Data items from a source:
● ● ●

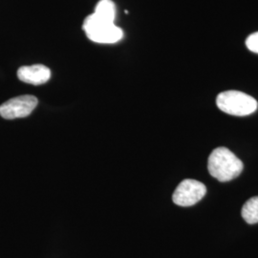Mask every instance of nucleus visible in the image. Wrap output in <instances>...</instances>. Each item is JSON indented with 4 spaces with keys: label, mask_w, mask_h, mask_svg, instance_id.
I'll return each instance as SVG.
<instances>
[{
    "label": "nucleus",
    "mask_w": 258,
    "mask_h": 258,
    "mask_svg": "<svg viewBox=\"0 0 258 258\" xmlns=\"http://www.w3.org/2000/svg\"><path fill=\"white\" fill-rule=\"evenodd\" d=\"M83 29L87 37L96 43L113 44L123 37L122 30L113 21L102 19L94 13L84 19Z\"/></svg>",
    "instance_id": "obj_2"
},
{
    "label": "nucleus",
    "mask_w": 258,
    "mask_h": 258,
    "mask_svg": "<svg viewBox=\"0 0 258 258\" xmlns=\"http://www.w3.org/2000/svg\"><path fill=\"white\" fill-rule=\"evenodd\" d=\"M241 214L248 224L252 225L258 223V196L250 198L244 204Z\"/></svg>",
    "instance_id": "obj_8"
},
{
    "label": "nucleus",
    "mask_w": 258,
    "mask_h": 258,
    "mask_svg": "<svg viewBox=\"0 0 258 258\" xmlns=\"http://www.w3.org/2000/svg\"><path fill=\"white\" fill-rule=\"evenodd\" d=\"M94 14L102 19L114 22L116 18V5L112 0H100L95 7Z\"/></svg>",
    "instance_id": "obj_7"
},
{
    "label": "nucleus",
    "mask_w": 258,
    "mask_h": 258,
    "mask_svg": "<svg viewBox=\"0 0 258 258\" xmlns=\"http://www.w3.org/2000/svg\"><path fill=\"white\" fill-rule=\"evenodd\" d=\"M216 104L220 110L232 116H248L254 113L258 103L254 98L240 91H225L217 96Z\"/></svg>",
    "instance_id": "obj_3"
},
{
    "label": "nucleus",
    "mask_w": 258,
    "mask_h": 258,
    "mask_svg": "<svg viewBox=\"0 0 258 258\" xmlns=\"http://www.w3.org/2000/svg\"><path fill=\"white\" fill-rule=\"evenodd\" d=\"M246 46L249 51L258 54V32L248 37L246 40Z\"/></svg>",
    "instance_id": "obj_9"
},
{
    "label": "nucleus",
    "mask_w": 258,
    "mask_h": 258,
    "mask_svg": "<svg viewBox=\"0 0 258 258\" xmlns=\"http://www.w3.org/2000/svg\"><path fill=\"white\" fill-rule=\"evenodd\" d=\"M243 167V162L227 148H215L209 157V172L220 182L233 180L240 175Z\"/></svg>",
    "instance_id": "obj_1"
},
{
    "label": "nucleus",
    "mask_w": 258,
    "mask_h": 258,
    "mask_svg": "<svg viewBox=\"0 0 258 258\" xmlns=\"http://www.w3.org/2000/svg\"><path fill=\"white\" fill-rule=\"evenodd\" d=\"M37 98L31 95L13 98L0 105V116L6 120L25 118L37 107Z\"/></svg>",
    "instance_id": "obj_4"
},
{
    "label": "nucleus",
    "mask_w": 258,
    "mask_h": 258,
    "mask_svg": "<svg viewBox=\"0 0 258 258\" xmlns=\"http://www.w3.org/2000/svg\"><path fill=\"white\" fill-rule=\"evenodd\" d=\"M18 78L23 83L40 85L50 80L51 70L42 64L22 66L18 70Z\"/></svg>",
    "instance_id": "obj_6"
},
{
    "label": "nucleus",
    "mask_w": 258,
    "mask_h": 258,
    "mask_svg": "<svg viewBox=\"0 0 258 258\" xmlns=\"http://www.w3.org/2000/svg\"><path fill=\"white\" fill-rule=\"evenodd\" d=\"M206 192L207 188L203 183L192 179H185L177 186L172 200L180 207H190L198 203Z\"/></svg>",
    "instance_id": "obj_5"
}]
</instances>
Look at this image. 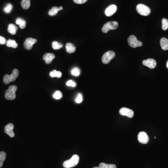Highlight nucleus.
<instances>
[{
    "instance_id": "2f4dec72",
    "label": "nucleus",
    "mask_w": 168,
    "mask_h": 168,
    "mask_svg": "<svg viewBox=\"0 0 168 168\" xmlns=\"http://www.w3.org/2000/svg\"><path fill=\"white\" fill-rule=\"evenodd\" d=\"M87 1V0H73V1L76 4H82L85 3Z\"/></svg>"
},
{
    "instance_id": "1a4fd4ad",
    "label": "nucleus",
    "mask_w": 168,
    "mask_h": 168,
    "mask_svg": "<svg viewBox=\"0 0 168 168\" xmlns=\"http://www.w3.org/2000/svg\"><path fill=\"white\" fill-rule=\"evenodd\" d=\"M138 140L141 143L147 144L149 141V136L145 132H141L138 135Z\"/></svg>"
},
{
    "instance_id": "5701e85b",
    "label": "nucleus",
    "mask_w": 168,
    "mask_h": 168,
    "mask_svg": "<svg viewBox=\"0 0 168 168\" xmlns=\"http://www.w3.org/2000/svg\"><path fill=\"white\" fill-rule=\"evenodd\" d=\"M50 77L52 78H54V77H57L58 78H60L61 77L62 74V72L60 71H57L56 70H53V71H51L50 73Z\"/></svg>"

● ● ●

Copy the data from its first line through the line that contains "29L87 37L96 43L113", with both ends included. Leave the pictures out of your copy.

Mask every instance of nucleus visible in the image. Wrap output in <instances>...</instances>. Each item is JSON indented with 4 spaces with keys: label, mask_w, mask_h, mask_svg, instance_id.
I'll return each instance as SVG.
<instances>
[{
    "label": "nucleus",
    "mask_w": 258,
    "mask_h": 258,
    "mask_svg": "<svg viewBox=\"0 0 258 258\" xmlns=\"http://www.w3.org/2000/svg\"><path fill=\"white\" fill-rule=\"evenodd\" d=\"M83 29L87 37L96 43L113 44L123 37L122 30L113 21L102 19L94 13L84 19Z\"/></svg>",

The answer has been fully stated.